SELECTED EXTRACT:
================
In May 2024, (G)I-dle's Cube Entertainment announced that (G)I-dle would be embarking on their third world tour titled "I-dol", following their I Am Free-ty World Tour the previous year. It began with two shows in Seoul's KSPO Dome on August 3 and August 4, before continuing across Asia, North America, and Oceania.

== Reception ==
Pyo Kyung-min of The Korea Times lauded the group's performance, calling the concert "testament to the group's polished stage presence" and "unparalleled command of the stage", giving special mention to Soyeon's performance of "Is This Bad B****** Number?", and the group's performances of "Wife", "Fate" and their newest single "Klaxon".

Other reviews by Korean outlets were also favorable, with MK Sports crediting the group's "intense performance", MHN Sports noting that both the solo and group performances shined, and Esports News' Kim Ye-na called the concert "high quality" with "personal charm".

Soyeon's solo performance garnered media attention, due to her alluding to the end of her contract with Cube Entertainment towards the end of the year. Cube released a press statement claiming the lyrics were simply a spontaneous part of the performance, the contract renewals is for the next year, and that "Soyeon's spontaneous action, without discussing it with us first, could cause harm to the company". Soyeon responded to this via her Instagram account, where she revealed that she did not lie about the date of her contract ending, and did not hide the lyrics from the company and performed it in front of them multiple times during rehearsals. Following that Cube released an official statement apologizing for causing concerns, and announced that their previously reported statement was "the opinion of one individual" and not an official statement by the agency. Cube confirmed the contract's end date is true, that they were aware of Soyeon's lyrics ahead of time and are currently in the process of "smoothly discussing" a contract renewal.
================
Items contained in a dataset:
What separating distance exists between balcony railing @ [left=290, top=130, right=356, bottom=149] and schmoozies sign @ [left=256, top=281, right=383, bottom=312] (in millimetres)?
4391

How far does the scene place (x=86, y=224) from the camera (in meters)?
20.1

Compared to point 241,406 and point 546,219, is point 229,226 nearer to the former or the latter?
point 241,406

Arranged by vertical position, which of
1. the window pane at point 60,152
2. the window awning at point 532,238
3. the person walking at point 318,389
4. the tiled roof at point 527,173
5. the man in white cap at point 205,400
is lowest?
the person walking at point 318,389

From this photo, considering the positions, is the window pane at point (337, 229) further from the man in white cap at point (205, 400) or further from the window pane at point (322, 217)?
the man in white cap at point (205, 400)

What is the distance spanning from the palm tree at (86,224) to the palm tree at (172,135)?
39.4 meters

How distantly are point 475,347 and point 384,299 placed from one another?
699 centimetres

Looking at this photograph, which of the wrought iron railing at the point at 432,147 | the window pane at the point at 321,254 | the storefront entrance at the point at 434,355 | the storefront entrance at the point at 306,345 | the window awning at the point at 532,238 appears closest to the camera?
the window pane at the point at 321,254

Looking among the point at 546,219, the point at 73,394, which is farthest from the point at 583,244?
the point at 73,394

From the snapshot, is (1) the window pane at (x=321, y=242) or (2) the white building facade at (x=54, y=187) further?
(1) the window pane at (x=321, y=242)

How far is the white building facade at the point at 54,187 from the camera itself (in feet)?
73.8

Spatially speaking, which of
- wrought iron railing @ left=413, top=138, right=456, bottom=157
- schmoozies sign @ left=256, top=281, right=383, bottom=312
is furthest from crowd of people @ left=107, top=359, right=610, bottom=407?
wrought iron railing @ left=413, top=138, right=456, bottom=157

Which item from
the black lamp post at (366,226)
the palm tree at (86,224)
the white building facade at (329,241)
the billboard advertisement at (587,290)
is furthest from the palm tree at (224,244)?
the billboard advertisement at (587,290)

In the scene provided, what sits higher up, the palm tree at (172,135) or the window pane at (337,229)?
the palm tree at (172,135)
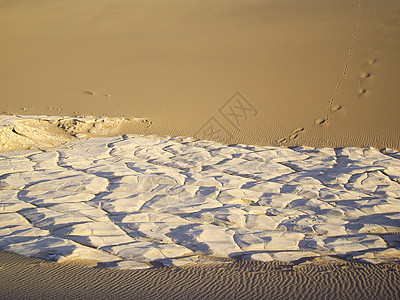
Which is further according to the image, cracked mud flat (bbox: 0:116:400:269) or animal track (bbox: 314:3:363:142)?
animal track (bbox: 314:3:363:142)

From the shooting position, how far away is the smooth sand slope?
31.4 ft

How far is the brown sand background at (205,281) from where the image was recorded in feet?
10.4

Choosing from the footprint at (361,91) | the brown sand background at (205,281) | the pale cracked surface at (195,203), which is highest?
the footprint at (361,91)

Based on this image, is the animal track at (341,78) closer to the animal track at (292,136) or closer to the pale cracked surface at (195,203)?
the animal track at (292,136)

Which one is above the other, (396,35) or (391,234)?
(396,35)

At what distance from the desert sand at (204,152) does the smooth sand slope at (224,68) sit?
69 mm

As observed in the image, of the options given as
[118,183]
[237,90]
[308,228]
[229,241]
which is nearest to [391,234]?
[308,228]

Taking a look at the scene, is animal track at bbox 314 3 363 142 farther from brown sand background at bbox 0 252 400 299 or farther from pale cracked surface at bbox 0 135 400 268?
brown sand background at bbox 0 252 400 299

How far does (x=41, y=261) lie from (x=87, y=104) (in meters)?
7.61

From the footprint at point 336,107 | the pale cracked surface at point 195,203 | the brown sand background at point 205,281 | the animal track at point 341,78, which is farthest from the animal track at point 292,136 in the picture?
the brown sand background at point 205,281

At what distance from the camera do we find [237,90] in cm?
1143

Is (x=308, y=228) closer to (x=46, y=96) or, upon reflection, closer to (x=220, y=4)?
(x=46, y=96)

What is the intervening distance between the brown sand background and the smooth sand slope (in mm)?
5278

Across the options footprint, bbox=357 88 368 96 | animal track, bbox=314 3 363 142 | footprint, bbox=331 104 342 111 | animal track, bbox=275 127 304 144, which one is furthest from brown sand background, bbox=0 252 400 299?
footprint, bbox=357 88 368 96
================
WHAT THE TASK ASKS: Duplicate the I-dol tour passage word for word, starting at "In May 2024, (G)I-dle's" and ending at "America, and Oceania.". Rely only on the I-dol tour passage.

OUTPUT FOR THIS TASK:
In May 2024, (G)I-dle's Cube Entertainment announced that (G)I-dle would be embarking on their third world tour titled "I-dol", following their I Am Free-ty World Tour the previous year. It began with two shows in Seoul's KSPO Dome on August 3 and August 4, before continuing across Asia, North America, and Oceania.